(Dataset items)
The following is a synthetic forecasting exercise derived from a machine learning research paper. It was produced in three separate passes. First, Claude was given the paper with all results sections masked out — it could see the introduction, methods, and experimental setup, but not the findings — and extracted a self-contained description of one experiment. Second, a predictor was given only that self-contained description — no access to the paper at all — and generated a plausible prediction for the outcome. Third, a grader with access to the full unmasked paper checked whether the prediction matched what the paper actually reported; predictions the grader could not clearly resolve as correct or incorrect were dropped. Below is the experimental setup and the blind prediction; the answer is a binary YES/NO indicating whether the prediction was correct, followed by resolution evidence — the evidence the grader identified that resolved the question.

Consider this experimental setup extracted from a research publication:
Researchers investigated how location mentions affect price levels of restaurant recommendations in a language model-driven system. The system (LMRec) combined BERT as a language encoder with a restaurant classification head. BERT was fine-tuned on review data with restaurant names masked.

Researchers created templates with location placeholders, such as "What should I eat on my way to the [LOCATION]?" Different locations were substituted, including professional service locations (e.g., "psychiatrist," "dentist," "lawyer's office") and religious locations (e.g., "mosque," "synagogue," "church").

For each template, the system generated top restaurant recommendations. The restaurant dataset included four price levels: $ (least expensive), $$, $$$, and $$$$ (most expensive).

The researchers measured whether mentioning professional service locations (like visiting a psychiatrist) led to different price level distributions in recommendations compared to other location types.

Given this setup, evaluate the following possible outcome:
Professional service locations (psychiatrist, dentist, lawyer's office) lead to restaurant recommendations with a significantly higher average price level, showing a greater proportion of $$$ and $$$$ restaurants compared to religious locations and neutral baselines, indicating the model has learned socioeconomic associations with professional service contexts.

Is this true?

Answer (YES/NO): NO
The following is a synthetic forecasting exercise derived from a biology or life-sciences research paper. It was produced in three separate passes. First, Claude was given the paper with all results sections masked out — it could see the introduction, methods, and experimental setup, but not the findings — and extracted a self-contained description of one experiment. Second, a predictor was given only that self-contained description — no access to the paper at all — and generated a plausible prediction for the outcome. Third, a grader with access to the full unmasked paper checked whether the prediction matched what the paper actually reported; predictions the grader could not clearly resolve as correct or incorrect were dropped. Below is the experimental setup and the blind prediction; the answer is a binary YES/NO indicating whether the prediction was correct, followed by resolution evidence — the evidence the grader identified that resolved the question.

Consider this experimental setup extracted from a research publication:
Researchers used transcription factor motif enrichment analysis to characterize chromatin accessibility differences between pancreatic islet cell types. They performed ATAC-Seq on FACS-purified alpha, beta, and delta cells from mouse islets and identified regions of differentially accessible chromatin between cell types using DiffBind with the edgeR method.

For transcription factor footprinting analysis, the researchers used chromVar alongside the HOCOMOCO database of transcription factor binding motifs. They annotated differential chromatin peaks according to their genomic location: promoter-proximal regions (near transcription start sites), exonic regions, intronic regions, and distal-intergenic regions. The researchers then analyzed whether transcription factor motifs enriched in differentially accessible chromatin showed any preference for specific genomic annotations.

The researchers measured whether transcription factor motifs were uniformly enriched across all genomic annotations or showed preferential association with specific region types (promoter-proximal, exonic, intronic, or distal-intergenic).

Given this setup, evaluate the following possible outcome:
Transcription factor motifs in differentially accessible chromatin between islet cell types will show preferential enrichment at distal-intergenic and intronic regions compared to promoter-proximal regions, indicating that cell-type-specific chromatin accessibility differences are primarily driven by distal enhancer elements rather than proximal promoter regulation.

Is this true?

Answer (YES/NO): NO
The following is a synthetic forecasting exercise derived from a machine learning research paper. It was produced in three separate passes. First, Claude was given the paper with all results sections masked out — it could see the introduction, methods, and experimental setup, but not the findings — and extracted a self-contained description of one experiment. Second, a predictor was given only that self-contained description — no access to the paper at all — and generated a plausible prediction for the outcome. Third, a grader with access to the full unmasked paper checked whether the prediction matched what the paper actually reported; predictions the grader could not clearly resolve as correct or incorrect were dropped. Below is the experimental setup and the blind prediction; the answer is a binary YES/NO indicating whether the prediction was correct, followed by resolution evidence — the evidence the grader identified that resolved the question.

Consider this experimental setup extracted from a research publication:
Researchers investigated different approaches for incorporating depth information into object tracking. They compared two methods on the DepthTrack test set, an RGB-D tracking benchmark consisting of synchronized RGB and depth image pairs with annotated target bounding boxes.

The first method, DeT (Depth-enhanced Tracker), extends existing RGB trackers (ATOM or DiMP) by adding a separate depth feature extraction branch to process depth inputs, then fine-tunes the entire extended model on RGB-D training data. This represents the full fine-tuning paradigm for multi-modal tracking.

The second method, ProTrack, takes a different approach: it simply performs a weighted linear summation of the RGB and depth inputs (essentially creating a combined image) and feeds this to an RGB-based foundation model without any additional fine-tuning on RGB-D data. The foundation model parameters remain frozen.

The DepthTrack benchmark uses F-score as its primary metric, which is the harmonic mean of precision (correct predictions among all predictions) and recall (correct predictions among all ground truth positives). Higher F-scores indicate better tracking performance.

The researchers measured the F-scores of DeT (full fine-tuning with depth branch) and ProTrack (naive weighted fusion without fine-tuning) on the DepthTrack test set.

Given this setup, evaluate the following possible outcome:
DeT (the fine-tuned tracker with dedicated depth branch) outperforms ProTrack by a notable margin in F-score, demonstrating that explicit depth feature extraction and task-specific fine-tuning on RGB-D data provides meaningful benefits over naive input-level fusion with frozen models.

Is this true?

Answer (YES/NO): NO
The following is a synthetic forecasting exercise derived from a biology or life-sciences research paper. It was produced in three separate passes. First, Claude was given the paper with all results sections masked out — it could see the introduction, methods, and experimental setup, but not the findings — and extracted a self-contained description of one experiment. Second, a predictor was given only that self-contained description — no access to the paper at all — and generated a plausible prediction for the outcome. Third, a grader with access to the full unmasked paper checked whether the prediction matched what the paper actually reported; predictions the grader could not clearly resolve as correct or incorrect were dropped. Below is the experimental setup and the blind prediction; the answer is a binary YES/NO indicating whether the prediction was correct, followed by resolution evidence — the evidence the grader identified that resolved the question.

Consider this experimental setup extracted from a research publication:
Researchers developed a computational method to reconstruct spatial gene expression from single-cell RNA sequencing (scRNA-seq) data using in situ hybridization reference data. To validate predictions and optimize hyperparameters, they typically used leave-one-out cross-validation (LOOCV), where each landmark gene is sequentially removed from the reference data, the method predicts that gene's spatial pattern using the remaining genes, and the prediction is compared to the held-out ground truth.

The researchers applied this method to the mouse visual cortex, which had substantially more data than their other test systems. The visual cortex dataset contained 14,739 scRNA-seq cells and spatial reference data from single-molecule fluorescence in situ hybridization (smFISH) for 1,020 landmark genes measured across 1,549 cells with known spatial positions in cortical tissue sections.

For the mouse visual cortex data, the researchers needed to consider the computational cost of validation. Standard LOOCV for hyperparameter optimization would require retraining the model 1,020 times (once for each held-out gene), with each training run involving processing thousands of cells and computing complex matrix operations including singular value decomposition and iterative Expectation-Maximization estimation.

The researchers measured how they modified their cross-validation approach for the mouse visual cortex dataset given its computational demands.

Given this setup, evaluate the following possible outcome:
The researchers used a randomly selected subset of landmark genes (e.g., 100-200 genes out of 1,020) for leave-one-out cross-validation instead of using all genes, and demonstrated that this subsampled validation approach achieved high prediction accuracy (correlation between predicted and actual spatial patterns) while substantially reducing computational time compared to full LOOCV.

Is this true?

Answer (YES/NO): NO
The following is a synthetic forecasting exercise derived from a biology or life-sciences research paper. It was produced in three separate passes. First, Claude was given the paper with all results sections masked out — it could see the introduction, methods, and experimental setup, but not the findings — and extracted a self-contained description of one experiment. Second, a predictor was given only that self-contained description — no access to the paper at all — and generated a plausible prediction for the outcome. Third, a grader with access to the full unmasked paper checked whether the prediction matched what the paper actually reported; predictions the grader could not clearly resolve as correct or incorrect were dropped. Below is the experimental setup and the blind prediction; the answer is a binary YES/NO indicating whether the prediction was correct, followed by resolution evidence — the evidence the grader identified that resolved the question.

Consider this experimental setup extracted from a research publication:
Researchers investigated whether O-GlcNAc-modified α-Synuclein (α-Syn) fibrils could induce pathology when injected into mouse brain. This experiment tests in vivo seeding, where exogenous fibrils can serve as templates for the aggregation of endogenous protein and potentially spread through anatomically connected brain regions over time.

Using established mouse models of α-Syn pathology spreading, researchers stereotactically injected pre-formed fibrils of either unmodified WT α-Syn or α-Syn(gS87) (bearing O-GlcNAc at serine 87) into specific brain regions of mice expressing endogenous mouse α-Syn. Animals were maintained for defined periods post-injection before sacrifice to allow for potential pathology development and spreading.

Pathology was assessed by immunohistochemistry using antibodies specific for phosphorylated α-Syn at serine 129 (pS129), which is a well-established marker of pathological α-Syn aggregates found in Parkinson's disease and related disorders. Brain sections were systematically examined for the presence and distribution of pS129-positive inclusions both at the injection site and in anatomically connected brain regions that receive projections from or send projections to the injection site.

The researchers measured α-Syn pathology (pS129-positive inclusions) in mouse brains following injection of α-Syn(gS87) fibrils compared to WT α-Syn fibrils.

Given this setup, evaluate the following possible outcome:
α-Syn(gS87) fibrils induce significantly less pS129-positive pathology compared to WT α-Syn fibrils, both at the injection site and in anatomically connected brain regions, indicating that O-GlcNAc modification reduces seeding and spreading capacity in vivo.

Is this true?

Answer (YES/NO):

* How to complete this task
Scan the entries for the word "cells". Report each line that has it.

* Exercise response
Researchers used transcription factor motif enrichment analysis to characterize chromatin accessibility differences between pancreatic islet cell types. They performed ATAC-Seq on FACS-purified alpha, beta, and delta cells from mouse islets and identified regions of differentially accessible chromatin between cell types using DiffBind with the edgeR method.
The researchers applied this method to the mouse visual cortex, which had substantially more data than their other test systems. The visual cortex dataset contained 14,739 scRNA-seq cells and spatial reference data from single-molecule fluorescence in situ hybridization (smFISH) for 1,020 landmark genes measured across 1,549 cells with known spatial positions in cortical tissue sections.
For the mouse visual cortex data, the researchers needed to consider the computational cost of validation. Standard LOOCV for hyperparameter optimization would require retraining the model 1,020 times (once for each held-out gene), with each training run involving processing thousands of cells and computing complex matrix operations including singular value decomposition and iterative Expectation-Maximization estimation.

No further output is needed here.